The Killing Time calls Midnight in Havana “original and atmospheric” …

And this  review, just in by UK blogger Gareth Watkins! Nice! Midnight in Havana hits UK bookstores today Happy birthday, little book — do me proud!


Canadian author Peggy Blair’s debut novel (originally published in  Canada under the title The Beggars Opera) is a treat. It’s a fast-moving, original and atmospheric mystery.
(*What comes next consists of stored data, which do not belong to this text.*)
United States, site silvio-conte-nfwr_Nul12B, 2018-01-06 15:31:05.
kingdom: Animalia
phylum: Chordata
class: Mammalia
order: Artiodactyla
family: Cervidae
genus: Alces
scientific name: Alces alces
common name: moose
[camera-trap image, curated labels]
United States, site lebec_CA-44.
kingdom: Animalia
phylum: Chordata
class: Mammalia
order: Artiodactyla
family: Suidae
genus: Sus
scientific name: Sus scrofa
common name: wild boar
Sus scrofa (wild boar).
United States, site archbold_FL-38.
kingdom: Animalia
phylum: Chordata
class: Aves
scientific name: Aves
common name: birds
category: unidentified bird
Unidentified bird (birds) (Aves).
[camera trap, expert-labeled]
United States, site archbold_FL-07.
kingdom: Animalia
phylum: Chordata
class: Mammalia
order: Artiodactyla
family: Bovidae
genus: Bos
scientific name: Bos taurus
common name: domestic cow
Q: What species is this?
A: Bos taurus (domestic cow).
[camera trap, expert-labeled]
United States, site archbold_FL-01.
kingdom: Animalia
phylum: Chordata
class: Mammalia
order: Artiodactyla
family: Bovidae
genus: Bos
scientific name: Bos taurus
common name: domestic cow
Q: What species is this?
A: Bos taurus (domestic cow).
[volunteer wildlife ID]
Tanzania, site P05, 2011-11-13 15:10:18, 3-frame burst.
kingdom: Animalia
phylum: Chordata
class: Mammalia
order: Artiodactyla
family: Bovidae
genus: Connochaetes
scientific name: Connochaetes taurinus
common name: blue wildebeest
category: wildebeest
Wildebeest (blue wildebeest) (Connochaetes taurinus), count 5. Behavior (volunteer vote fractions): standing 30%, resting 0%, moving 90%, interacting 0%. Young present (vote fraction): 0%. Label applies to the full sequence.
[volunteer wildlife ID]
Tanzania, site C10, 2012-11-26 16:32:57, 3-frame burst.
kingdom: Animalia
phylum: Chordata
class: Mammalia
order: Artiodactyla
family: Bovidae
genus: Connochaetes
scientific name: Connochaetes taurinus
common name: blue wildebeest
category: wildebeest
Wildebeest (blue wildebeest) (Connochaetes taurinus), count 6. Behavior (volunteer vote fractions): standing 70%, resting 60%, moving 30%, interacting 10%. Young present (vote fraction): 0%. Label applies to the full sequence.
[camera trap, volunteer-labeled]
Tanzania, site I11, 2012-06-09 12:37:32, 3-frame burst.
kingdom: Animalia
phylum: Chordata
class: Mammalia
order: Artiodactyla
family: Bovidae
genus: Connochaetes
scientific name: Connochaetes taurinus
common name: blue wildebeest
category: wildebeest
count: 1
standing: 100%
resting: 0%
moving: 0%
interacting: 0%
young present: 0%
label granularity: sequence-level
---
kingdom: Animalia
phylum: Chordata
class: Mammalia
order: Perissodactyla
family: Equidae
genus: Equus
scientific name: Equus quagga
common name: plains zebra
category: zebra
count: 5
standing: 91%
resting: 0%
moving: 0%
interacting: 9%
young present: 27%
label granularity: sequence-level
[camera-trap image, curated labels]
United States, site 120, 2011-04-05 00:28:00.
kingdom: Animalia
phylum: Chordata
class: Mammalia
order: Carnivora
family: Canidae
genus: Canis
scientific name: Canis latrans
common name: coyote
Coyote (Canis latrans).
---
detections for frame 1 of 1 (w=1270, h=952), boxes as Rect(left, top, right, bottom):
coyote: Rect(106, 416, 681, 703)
Christmas Eve, and the body of a street boy is found floating in the sea. Canadian detective Mike Ellis, who had been holidaying with his wife until they had an argument and she took the first boat off the island, finds himself under suspicion having been seen with the boy the night before. His boss back in Canada sends their best lawyer, Celia Jones, to Cuba to to battle with the bizarre legal system and see if there’s anything she can do for Ellis.

Personally I knew very little about Cuba before starting the book, short of the obvious historical tit-bits. But the island comes alive in the novel. Blair weaves a lot of information into the book without overloading with facts and exposition. Given the plot and characters, of course, the country’s laws come under a lot of scrutiny. One of the main drivers of the story is the police’s need to come up with enough evidence to make a case against a suspect within 72 hours, otherwise they are forced to let the suspect go – even if that means letting them leave the island.

The police force, like many of Castro’s institutions, is deeply corrupt, a fact which Inspector Ramirez simply has to deal with. He’s one of the good guys, of course, but he doesn’t spend time moralising as many fictional detectives do when confronted by similar situations; he accepts the problems and does the best he can. His flaws make him a very relatable character; even when it seems he’s out to get an innocent man, you somehow can’t blame him given the system he has to work under.

In a rather original twist, Ramirez discovers he’s suffering from an inherited condition which may mean he does not have long to live. This knowledge, as it would, governs his thoughts and actions throughout the novel and adds an extra layer of complexity to the character.

The shifting focus from Ramirez to Jones to Ellis means we get to see Cuba through both native and foreign eyes. It’s beautiful but dangerous, steeped in history but falling into decay. It seems natives and tourists alike are torn between loving it and hating it.

Midnight in Havana is gripping novel, with some great twists, and some excellent, understated writing. The setting may be naturally fascinating, but Blair uses it incredibly well, and I certainly hope we’ll be taken back soon.